Zusammen mit seinem ehemaligen Kommilitonen Horst Grabner nahm Terpitz 1936 an einem städtebaulichen Wettbewerb für eine Gemeinschaftssiedlung auf dem Gelände des gerodeten Kaditzer Tännichts entlang der Kötzschenbroder Straße teil. Der Beitrag wurde mit dem 1. Preis ausgezeichnet und die beiden Architekten daraufhin mit der Ausführung beauftragt, die sich bis 1938 erstreckte. 1939 nahm er wiederum zusammen mit Horst Grabner an einem ausschließlich unter Dresdner Architekten ausgeschriebenen Wettbewerb für eine Gemeinschaftsanlage der soeben fertiggestellten Gemeinschaftssiedlung teil. Die Arbeitsgemeinschaft gewann den mit 1.800 Reichsmark dotierten 1. Preis. Noch nach abgeschlossener Jurierung wurde verspätet von Hans Richter ein Wettbewerbsbeitrag eingereicht. Dieser Beitrag wurde auf Grund seiner hohen überzeugenden Qualität angekauft und zur Ausführung empfohlen. Kriegsbedingt wurde die Gemeinschaftsanlage jedoch nicht ausgeführt.

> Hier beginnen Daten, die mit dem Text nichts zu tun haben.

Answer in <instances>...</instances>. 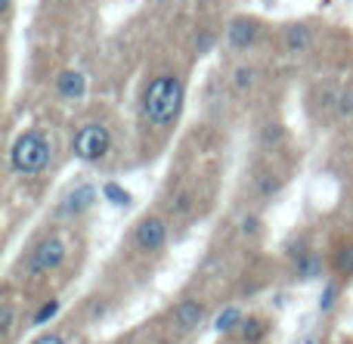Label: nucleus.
Returning <instances> with one entry per match:
<instances>
[{"label": "nucleus", "instance_id": "obj_4", "mask_svg": "<svg viewBox=\"0 0 353 344\" xmlns=\"http://www.w3.org/2000/svg\"><path fill=\"white\" fill-rule=\"evenodd\" d=\"M62 261H65V242H62L59 236L50 233L31 248L25 270H28V276H47V273H53L56 267H62Z\"/></svg>", "mask_w": 353, "mask_h": 344}, {"label": "nucleus", "instance_id": "obj_3", "mask_svg": "<svg viewBox=\"0 0 353 344\" xmlns=\"http://www.w3.org/2000/svg\"><path fill=\"white\" fill-rule=\"evenodd\" d=\"M109 149H112V134L105 124H97V121L81 124L72 136V152L81 161H99L109 155Z\"/></svg>", "mask_w": 353, "mask_h": 344}, {"label": "nucleus", "instance_id": "obj_11", "mask_svg": "<svg viewBox=\"0 0 353 344\" xmlns=\"http://www.w3.org/2000/svg\"><path fill=\"white\" fill-rule=\"evenodd\" d=\"M263 335H267V323H263L261 316H248V320L242 323V329H239L242 344H261Z\"/></svg>", "mask_w": 353, "mask_h": 344}, {"label": "nucleus", "instance_id": "obj_13", "mask_svg": "<svg viewBox=\"0 0 353 344\" xmlns=\"http://www.w3.org/2000/svg\"><path fill=\"white\" fill-rule=\"evenodd\" d=\"M103 196H105V202H112V205H118V208H124V205H130V192L124 190L121 183H103Z\"/></svg>", "mask_w": 353, "mask_h": 344}, {"label": "nucleus", "instance_id": "obj_9", "mask_svg": "<svg viewBox=\"0 0 353 344\" xmlns=\"http://www.w3.org/2000/svg\"><path fill=\"white\" fill-rule=\"evenodd\" d=\"M201 320H205V304H201L199 298H186V301H180L174 307V326L183 329V332L195 329Z\"/></svg>", "mask_w": 353, "mask_h": 344}, {"label": "nucleus", "instance_id": "obj_8", "mask_svg": "<svg viewBox=\"0 0 353 344\" xmlns=\"http://www.w3.org/2000/svg\"><path fill=\"white\" fill-rule=\"evenodd\" d=\"M93 202H97V186H93V183H81V186H74L65 199H62L59 211H62V214H84V211H90Z\"/></svg>", "mask_w": 353, "mask_h": 344}, {"label": "nucleus", "instance_id": "obj_7", "mask_svg": "<svg viewBox=\"0 0 353 344\" xmlns=\"http://www.w3.org/2000/svg\"><path fill=\"white\" fill-rule=\"evenodd\" d=\"M87 93V78L81 72H74V68H65V72H59V78H56V97L65 99V103H78V99H84Z\"/></svg>", "mask_w": 353, "mask_h": 344}, {"label": "nucleus", "instance_id": "obj_23", "mask_svg": "<svg viewBox=\"0 0 353 344\" xmlns=\"http://www.w3.org/2000/svg\"><path fill=\"white\" fill-rule=\"evenodd\" d=\"M242 230H245L248 236H257V233H261V221H257V217H245V221H242Z\"/></svg>", "mask_w": 353, "mask_h": 344}, {"label": "nucleus", "instance_id": "obj_2", "mask_svg": "<svg viewBox=\"0 0 353 344\" xmlns=\"http://www.w3.org/2000/svg\"><path fill=\"white\" fill-rule=\"evenodd\" d=\"M50 159H53V152H50V143L41 130H25L10 146V168L16 174H22V177H37V174H43Z\"/></svg>", "mask_w": 353, "mask_h": 344}, {"label": "nucleus", "instance_id": "obj_24", "mask_svg": "<svg viewBox=\"0 0 353 344\" xmlns=\"http://www.w3.org/2000/svg\"><path fill=\"white\" fill-rule=\"evenodd\" d=\"M189 202H192V199H189V192H180V196H176V202H174V211L186 214V211H189Z\"/></svg>", "mask_w": 353, "mask_h": 344}, {"label": "nucleus", "instance_id": "obj_10", "mask_svg": "<svg viewBox=\"0 0 353 344\" xmlns=\"http://www.w3.org/2000/svg\"><path fill=\"white\" fill-rule=\"evenodd\" d=\"M310 41H313V31L307 28L304 22H294V25H288L285 28V43H288V50H307L310 47Z\"/></svg>", "mask_w": 353, "mask_h": 344}, {"label": "nucleus", "instance_id": "obj_16", "mask_svg": "<svg viewBox=\"0 0 353 344\" xmlns=\"http://www.w3.org/2000/svg\"><path fill=\"white\" fill-rule=\"evenodd\" d=\"M335 301H338V285L329 283L323 289V295H319V310H323V314H329V310L335 307Z\"/></svg>", "mask_w": 353, "mask_h": 344}, {"label": "nucleus", "instance_id": "obj_17", "mask_svg": "<svg viewBox=\"0 0 353 344\" xmlns=\"http://www.w3.org/2000/svg\"><path fill=\"white\" fill-rule=\"evenodd\" d=\"M319 270V261L316 258H313V254H301V258H298V276H313V273H316Z\"/></svg>", "mask_w": 353, "mask_h": 344}, {"label": "nucleus", "instance_id": "obj_6", "mask_svg": "<svg viewBox=\"0 0 353 344\" xmlns=\"http://www.w3.org/2000/svg\"><path fill=\"white\" fill-rule=\"evenodd\" d=\"M226 43H230L232 50H248L257 43V22L254 19H232L230 28H226Z\"/></svg>", "mask_w": 353, "mask_h": 344}, {"label": "nucleus", "instance_id": "obj_19", "mask_svg": "<svg viewBox=\"0 0 353 344\" xmlns=\"http://www.w3.org/2000/svg\"><path fill=\"white\" fill-rule=\"evenodd\" d=\"M232 84H236V90H248V87L254 84V72H251L248 65H242L236 72V78H232Z\"/></svg>", "mask_w": 353, "mask_h": 344}, {"label": "nucleus", "instance_id": "obj_15", "mask_svg": "<svg viewBox=\"0 0 353 344\" xmlns=\"http://www.w3.org/2000/svg\"><path fill=\"white\" fill-rule=\"evenodd\" d=\"M56 314H59V301H43L41 307H37V314L31 316V323H34V326H43V323L53 320Z\"/></svg>", "mask_w": 353, "mask_h": 344}, {"label": "nucleus", "instance_id": "obj_18", "mask_svg": "<svg viewBox=\"0 0 353 344\" xmlns=\"http://www.w3.org/2000/svg\"><path fill=\"white\" fill-rule=\"evenodd\" d=\"M214 43H217V37H214V31H199V34H195V53H199V56H205L208 50L214 47Z\"/></svg>", "mask_w": 353, "mask_h": 344}, {"label": "nucleus", "instance_id": "obj_1", "mask_svg": "<svg viewBox=\"0 0 353 344\" xmlns=\"http://www.w3.org/2000/svg\"><path fill=\"white\" fill-rule=\"evenodd\" d=\"M186 103V87L176 74H155L143 90V115L155 128H171Z\"/></svg>", "mask_w": 353, "mask_h": 344}, {"label": "nucleus", "instance_id": "obj_20", "mask_svg": "<svg viewBox=\"0 0 353 344\" xmlns=\"http://www.w3.org/2000/svg\"><path fill=\"white\" fill-rule=\"evenodd\" d=\"M257 186H261V190H257L261 196H276V192H279V186H282V180L279 177H270V174H267V177L257 180Z\"/></svg>", "mask_w": 353, "mask_h": 344}, {"label": "nucleus", "instance_id": "obj_25", "mask_svg": "<svg viewBox=\"0 0 353 344\" xmlns=\"http://www.w3.org/2000/svg\"><path fill=\"white\" fill-rule=\"evenodd\" d=\"M31 344H65V341H62V335H53V332H47V335H37V338L31 341Z\"/></svg>", "mask_w": 353, "mask_h": 344}, {"label": "nucleus", "instance_id": "obj_22", "mask_svg": "<svg viewBox=\"0 0 353 344\" xmlns=\"http://www.w3.org/2000/svg\"><path fill=\"white\" fill-rule=\"evenodd\" d=\"M0 314H3V326H0V332H3V338H10V332H12V307L10 304H3Z\"/></svg>", "mask_w": 353, "mask_h": 344}, {"label": "nucleus", "instance_id": "obj_14", "mask_svg": "<svg viewBox=\"0 0 353 344\" xmlns=\"http://www.w3.org/2000/svg\"><path fill=\"white\" fill-rule=\"evenodd\" d=\"M335 270L341 273V276H353V245H344V248H338L335 252Z\"/></svg>", "mask_w": 353, "mask_h": 344}, {"label": "nucleus", "instance_id": "obj_12", "mask_svg": "<svg viewBox=\"0 0 353 344\" xmlns=\"http://www.w3.org/2000/svg\"><path fill=\"white\" fill-rule=\"evenodd\" d=\"M242 310L239 307H226V310H220L217 314V320H214V329H217L220 335H230V332H236V329H242Z\"/></svg>", "mask_w": 353, "mask_h": 344}, {"label": "nucleus", "instance_id": "obj_5", "mask_svg": "<svg viewBox=\"0 0 353 344\" xmlns=\"http://www.w3.org/2000/svg\"><path fill=\"white\" fill-rule=\"evenodd\" d=\"M168 236H171V230H168L165 217H159V214L143 217V221L137 223V230H134V239H137V245H140L143 252H159V248L168 242Z\"/></svg>", "mask_w": 353, "mask_h": 344}, {"label": "nucleus", "instance_id": "obj_21", "mask_svg": "<svg viewBox=\"0 0 353 344\" xmlns=\"http://www.w3.org/2000/svg\"><path fill=\"white\" fill-rule=\"evenodd\" d=\"M338 112H341V115H350L353 112V90L350 87L341 93V99H338Z\"/></svg>", "mask_w": 353, "mask_h": 344}]
</instances>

Im Rahmen der Dresdner Jahresschau „Garten und Heim“ von 1937 baute Terpitz ein kleines eingeschossiges Wochenendhaus mit traditionellem Schrägdach, gelegen im Garten in bewegtem Gelände. Die Ausstellung war als Fortsetzung der Reichsgartenschau Dresden 1936 konzipiert, thematisch ergänzt um das für breite Volkskreise erschwingliche Eigenheim. Im Auftrag des Gauheimstättenamtes waren auf 300.000 m² Parkfläche im Großen Garten in unmittelbarer Nachbarschaft zum ursprünglichen Ausstellungsgelände am Stübelplatz (dem heutigen Straßburger Platz) zahlreiche Siedlungs- und Wochenendhäuser verschiedenster Größe und Bauweise im Kostenrahmen von 6.000 bis 16.000 Reichsmark erstellt wurden. Dem Ausstellungstitel entsprechend wurde sehr viel Wert auf eine kontextuelle Einbindung der Bauten in den Garten und die Landschaft gelegt. In der Publikumszeitschrift Innendekoration wurde dem kleinen Bau lobend attestiert, diesem Anspruch vorbildhaft zu entsprechen. Auch auf die gelungene Innengestaltung und die einfache aber sorgfältige Grundrissbildung wurde hingewiesen.
Lehrer an der Akademie
1938 übernahm Herbert Terpitz als Nachfolger von Oskar Menzel die Lehrstelle für Raumkunst an der Akademie für Kunstgewerbe Dresden. Nach der am 23. Februar 1940 verordneten Zusammenlegung der Kunstakademie Dresden und der Akademie für Kunstgewerbe Dresden zur Staatlichen Kunsthochschule Dresden wurde er als Lehrer in die von Wilhelm Kreis geleitete Abteilung für Baukunst eingegliedert. Zeitgleich wurde er auf Grund seiner langjährigen SA-Mitgliedschaft aber auch von der Ordnungspolizei im Generalgouvernement zum „langfristigen Notdienst“ in Krakau einberufen. Daher wurde er zwar offiziell von 1940 bis 1945 im Personalkader der Hochschule geführt und auch von dieser besoldet, war jedoch als Lehrer in der ab 1942 von Paul Fliether geleiteten Abteilung de facto nicht tätig.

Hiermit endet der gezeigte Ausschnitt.